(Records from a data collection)
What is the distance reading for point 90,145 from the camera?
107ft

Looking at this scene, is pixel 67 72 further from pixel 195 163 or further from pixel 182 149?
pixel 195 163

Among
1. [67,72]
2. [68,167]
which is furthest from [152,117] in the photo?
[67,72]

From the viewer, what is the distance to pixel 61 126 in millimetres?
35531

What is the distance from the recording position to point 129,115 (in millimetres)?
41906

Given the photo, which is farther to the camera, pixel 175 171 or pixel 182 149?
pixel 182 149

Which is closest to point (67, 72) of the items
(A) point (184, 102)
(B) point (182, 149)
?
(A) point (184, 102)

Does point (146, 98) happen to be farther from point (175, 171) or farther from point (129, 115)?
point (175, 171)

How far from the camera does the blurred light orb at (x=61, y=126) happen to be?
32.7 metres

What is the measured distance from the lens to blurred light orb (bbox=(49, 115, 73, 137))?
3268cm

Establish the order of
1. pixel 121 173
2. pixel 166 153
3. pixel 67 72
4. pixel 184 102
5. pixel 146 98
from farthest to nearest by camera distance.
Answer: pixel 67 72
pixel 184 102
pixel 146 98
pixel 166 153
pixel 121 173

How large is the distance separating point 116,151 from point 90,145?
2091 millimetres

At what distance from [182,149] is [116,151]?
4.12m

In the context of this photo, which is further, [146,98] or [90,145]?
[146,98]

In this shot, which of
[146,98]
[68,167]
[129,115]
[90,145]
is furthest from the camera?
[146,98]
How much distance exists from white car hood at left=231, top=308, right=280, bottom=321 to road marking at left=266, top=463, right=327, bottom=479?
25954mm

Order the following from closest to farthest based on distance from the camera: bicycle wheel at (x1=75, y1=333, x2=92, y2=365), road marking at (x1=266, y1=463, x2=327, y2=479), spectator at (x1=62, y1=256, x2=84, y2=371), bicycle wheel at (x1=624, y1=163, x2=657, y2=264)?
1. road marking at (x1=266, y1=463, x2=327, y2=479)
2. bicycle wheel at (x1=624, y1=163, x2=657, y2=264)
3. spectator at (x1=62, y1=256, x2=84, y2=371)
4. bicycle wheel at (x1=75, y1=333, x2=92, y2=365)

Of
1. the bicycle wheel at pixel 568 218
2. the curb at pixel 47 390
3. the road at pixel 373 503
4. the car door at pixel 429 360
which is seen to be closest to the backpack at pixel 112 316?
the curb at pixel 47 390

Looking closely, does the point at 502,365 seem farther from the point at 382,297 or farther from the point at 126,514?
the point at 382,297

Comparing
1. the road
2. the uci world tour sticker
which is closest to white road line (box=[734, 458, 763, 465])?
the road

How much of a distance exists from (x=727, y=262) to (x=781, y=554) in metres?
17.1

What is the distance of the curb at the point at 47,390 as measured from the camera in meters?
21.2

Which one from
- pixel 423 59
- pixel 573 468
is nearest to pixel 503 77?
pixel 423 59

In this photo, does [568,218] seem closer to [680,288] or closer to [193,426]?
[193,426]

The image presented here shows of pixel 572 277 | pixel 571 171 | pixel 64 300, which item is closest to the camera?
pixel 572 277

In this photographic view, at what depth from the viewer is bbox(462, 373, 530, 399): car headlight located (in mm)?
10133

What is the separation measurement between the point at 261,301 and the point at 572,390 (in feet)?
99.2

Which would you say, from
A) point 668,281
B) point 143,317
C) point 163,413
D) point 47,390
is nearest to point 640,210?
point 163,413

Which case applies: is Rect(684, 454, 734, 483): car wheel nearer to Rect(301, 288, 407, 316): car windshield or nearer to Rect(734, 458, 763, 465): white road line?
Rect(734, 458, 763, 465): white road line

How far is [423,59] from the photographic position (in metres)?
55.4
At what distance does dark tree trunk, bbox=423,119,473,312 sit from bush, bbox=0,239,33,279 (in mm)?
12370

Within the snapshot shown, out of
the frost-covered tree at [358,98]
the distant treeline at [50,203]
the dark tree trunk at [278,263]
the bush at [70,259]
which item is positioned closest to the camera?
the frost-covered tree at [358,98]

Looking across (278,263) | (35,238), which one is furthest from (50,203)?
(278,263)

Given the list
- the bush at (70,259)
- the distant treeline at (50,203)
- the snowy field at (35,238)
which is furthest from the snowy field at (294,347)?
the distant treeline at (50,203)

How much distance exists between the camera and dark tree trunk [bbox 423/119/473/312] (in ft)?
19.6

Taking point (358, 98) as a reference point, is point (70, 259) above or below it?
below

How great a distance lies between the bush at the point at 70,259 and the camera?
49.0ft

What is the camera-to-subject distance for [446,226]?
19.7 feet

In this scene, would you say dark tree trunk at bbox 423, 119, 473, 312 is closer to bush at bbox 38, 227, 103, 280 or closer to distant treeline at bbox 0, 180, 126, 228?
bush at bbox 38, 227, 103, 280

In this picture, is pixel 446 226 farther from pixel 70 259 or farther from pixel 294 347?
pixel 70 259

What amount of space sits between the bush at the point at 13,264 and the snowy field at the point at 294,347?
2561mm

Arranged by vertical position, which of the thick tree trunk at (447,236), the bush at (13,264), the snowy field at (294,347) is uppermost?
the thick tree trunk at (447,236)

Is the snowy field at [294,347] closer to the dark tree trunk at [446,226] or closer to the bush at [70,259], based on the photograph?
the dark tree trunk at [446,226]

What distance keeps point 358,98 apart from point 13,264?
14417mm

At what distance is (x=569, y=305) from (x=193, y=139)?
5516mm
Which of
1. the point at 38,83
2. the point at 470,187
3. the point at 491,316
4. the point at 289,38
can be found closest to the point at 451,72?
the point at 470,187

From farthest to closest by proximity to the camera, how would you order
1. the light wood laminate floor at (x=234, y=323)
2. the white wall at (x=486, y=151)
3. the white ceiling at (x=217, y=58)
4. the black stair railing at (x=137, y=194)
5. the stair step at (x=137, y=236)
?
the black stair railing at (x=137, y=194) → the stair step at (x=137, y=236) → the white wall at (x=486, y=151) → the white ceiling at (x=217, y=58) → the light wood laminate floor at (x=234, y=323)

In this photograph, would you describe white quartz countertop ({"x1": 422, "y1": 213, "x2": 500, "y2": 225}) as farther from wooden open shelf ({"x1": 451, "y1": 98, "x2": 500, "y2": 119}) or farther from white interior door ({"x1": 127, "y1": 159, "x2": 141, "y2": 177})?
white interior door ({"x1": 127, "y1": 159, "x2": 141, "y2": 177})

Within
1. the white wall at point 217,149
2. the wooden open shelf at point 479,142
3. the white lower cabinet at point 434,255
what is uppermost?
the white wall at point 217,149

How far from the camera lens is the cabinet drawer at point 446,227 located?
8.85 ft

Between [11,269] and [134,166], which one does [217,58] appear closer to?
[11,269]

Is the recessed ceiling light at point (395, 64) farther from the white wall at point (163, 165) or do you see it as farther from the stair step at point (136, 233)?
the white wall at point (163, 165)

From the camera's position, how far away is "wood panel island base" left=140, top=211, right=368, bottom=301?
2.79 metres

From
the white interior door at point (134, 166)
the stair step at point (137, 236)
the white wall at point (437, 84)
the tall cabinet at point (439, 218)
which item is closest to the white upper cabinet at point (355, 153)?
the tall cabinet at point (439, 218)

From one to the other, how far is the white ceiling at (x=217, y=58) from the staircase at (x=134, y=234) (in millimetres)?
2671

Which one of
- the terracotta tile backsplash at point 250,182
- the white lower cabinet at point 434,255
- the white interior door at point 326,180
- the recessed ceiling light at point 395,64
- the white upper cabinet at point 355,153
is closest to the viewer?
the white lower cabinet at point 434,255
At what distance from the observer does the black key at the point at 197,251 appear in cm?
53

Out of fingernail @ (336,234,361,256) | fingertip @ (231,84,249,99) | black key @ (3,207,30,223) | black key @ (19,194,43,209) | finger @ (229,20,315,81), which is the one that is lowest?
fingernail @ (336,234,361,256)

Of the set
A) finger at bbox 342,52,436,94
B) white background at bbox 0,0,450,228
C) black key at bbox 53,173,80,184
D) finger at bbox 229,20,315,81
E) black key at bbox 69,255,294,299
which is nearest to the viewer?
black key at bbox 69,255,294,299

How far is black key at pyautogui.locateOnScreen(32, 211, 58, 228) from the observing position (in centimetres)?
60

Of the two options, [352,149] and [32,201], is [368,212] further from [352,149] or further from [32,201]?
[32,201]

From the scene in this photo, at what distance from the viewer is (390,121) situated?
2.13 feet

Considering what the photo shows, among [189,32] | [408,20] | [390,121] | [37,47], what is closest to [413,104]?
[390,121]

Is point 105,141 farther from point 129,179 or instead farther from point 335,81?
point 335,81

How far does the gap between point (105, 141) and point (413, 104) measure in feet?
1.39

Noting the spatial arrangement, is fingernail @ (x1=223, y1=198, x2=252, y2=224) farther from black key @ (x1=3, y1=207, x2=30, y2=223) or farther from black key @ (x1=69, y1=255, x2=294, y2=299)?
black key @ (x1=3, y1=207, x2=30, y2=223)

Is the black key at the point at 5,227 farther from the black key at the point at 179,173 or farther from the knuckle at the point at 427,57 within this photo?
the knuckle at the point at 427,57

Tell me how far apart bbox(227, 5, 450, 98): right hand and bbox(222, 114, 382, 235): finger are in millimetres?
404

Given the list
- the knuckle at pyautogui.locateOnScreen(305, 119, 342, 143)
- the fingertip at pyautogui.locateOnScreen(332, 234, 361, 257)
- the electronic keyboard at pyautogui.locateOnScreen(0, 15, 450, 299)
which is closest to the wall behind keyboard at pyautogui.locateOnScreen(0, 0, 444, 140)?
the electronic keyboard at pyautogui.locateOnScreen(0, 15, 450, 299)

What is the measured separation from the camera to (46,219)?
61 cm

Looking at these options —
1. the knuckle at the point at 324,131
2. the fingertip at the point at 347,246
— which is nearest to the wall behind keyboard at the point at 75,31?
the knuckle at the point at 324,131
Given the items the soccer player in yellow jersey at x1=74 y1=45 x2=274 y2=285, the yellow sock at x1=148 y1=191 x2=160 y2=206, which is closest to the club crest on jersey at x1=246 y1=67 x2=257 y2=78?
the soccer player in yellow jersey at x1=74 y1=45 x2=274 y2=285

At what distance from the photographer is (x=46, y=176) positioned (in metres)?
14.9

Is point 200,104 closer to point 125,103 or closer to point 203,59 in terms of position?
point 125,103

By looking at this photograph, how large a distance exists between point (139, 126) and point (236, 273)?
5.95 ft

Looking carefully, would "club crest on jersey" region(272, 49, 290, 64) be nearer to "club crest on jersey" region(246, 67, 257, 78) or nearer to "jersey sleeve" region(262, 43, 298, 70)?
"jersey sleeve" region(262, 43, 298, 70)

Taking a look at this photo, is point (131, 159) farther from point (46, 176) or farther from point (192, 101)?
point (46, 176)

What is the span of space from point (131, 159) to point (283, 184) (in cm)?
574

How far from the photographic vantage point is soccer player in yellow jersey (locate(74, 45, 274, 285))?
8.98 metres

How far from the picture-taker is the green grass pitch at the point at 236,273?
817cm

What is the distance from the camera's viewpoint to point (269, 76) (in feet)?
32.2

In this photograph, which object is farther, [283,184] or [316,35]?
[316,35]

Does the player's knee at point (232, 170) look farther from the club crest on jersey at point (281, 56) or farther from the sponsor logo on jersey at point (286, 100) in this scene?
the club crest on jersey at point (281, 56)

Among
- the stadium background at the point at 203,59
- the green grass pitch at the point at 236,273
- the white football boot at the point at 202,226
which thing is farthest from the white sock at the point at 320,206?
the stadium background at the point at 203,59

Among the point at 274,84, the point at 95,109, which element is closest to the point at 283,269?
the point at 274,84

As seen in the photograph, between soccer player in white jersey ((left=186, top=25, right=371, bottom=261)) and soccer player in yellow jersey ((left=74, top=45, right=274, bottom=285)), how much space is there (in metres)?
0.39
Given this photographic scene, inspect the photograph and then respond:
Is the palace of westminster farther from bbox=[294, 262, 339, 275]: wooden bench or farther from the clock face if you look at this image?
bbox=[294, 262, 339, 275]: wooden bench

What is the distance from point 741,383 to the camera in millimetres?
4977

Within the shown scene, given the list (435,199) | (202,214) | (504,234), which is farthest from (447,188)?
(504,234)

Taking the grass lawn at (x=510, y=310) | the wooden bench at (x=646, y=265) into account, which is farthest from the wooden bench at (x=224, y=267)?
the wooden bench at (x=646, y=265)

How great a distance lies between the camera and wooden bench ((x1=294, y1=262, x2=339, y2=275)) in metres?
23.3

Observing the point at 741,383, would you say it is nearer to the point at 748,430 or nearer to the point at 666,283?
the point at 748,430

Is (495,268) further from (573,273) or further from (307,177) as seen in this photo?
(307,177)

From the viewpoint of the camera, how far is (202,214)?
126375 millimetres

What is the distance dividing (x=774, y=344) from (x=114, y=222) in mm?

## Objective
Transcribe the material above word for word, from the line that contains "From the camera's position, how" through the line that contains "2.79 metres", both lines included.

## Finished exercise
From the camera's position, how far away is "wood panel island base" left=140, top=211, right=368, bottom=301?
2.79 metres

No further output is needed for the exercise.